Polisi Tembak Mati DPO, Apakah Melanggar HAM?

POLISI TEMBAK MATI DPO, APAKAH MELANGGAR HAM?

Oleh: Wilson Pompana

 

Sebelumnya, perlu diketahui terlebih dahulu mengenai DPO. Daftar Pencarian Orang (“DPO”) merujuk pada daftar orang-orang yang dicari atau menjadi target pihak aparat kepolisian, secara umum merujuk pada orang hilang dan pelaku kriminal.

Secara yuridis, DPO disebutkan di dalam Pasal 17 ayat (6) Perkapolri 6/2019 yang berbunyi:

Tersangka yang telah dipanggil untuk pemeriksaan guna penyidikan perkara dan tidak jelas keberadaannya, dicatat di dalam Daftar Pencarian Orang dan dibuatkan surat pencarian orang.

Adapun yang dimaksud dengan tersangka adalah seorang yang karena perbuatannya atau keadaannya, berdasarkan bukti permulaan patut diduga sebagai pelaku tindak pidana.

Berdasarkan uraian di atas, dapat dipahami bahwa DPO yang dimaksud dalam pertanyan Anda adalah seorang tersangka yang diduga melakukan tindak pidana pencurian kendaraan bermotor yang telah dipanggil untuk pemeriksaan penyidikan perkara dan tidak jelas keberadaannya.

 

Asas Praduga Tak Bersalah

Perlu diketahui bahwa terhadap DPO, dalam hal ini adalah DPO curanmor, adalah berstatus tersangka yang terhadapnya harus diberlakukan asas praduga tak bersalah.

Hal ini diatur di dalam Pasal 18 ayat (1) UU HAM yang berbunyi:

Setiap orang yang ditangkap, ditahan, atau dituntut karena disangka melakukan tindak pidana berhak dianggap tidak bersalah, sampai dibuktikan kesalahannya secara sah dalam suatu sidang pengadilan dan diberikan segala jaminan hukum yang diperlukan untuk pembelaannya, sesuai dengan peraturan perundang-undangan.
___
Petunjuk Pengerjaan
Menurut teks bacaan tentang DPO, dalam pasal dan peraturan apa DPO disebutkan secara yuridis?
___
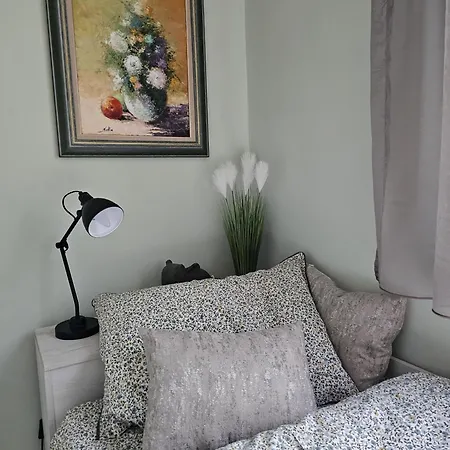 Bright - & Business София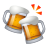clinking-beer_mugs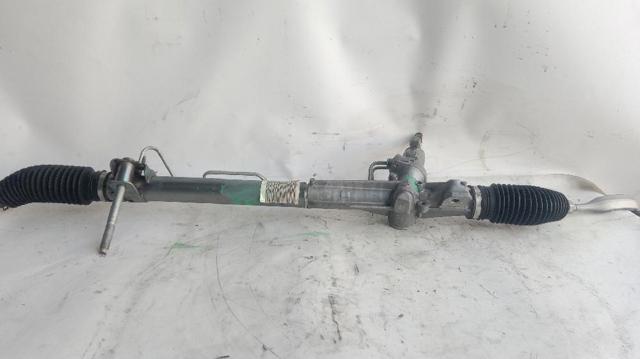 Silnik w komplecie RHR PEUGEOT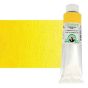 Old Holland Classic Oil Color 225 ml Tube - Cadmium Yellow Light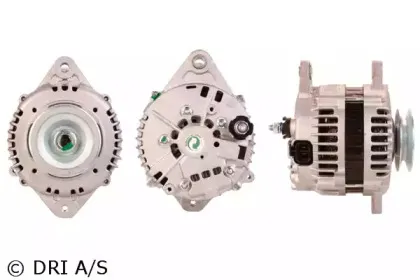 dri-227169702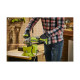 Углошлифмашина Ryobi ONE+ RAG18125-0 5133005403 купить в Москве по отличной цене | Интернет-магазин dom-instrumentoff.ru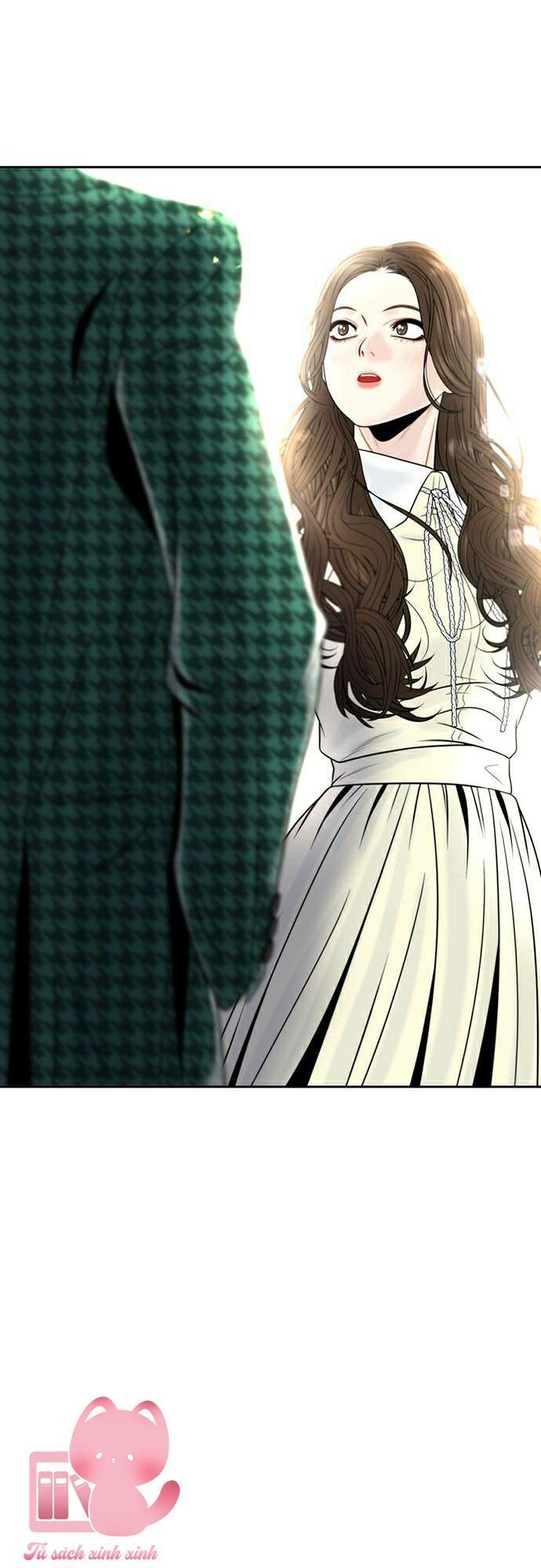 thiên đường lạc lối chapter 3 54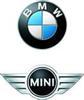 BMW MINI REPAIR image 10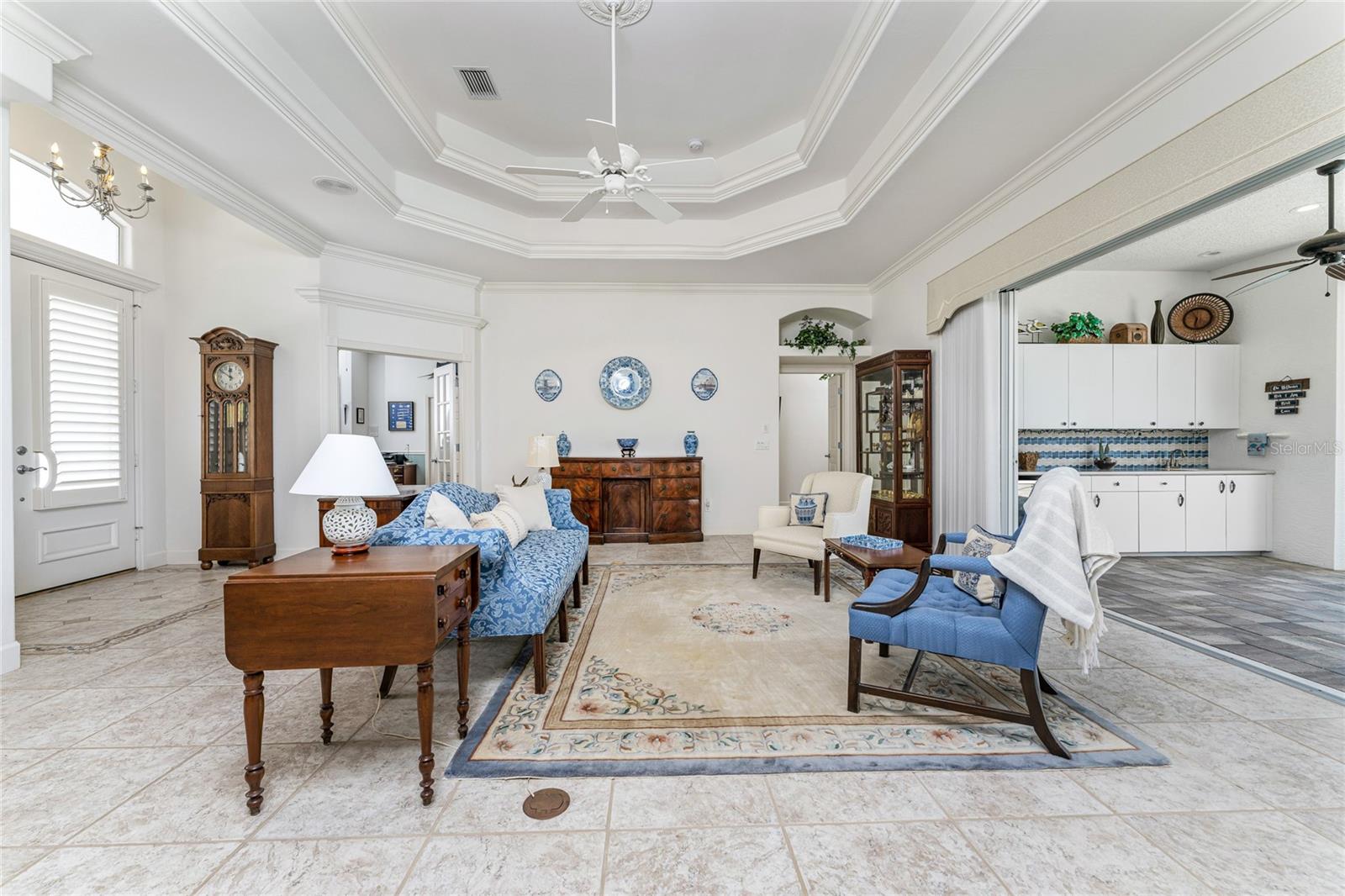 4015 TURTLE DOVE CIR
___
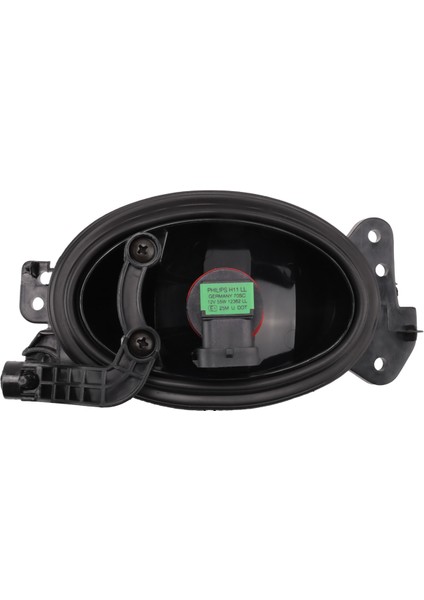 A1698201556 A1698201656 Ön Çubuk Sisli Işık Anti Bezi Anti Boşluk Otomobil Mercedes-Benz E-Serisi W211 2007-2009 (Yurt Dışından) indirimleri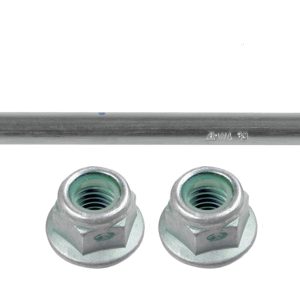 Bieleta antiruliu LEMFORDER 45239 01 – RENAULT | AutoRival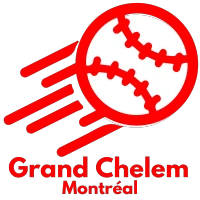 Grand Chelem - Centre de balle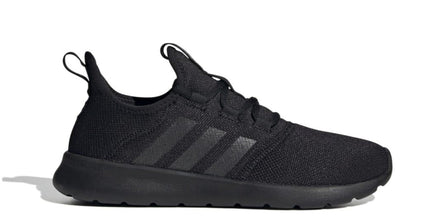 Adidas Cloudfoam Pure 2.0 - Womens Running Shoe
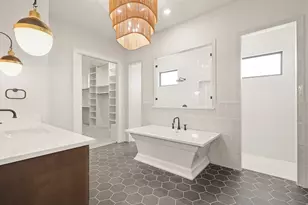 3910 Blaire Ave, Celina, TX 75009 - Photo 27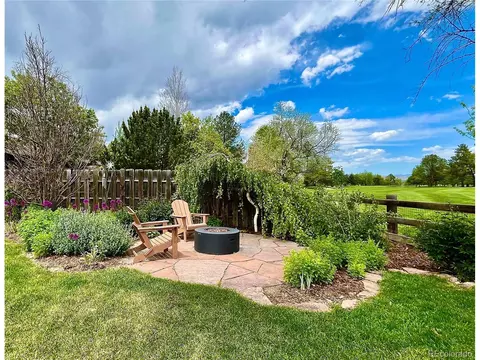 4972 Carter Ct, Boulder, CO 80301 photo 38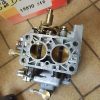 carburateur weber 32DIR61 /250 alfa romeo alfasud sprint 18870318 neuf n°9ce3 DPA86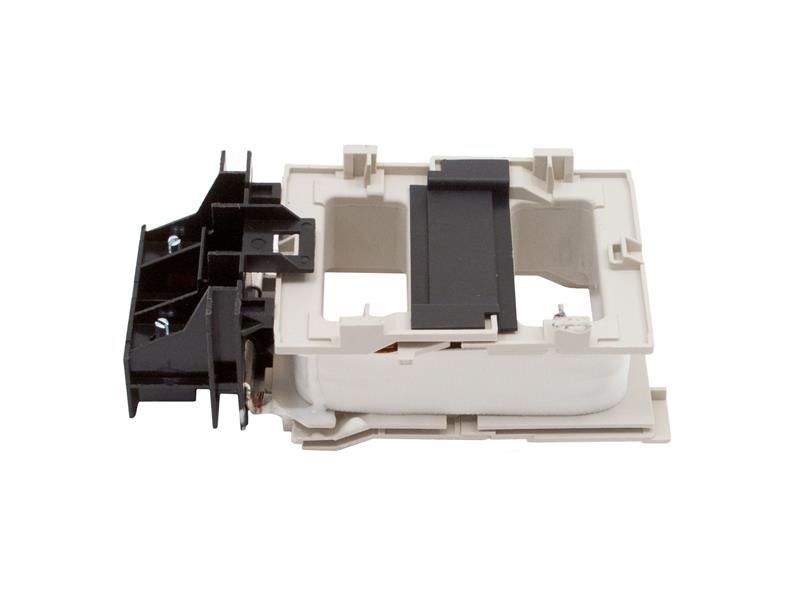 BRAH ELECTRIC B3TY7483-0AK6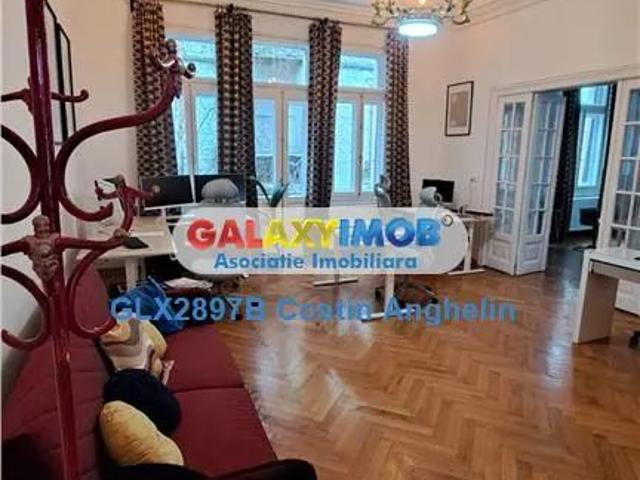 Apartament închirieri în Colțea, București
___
Hasil Tugas
Pasal 17 ayat (6) Perkapolri 6/2019.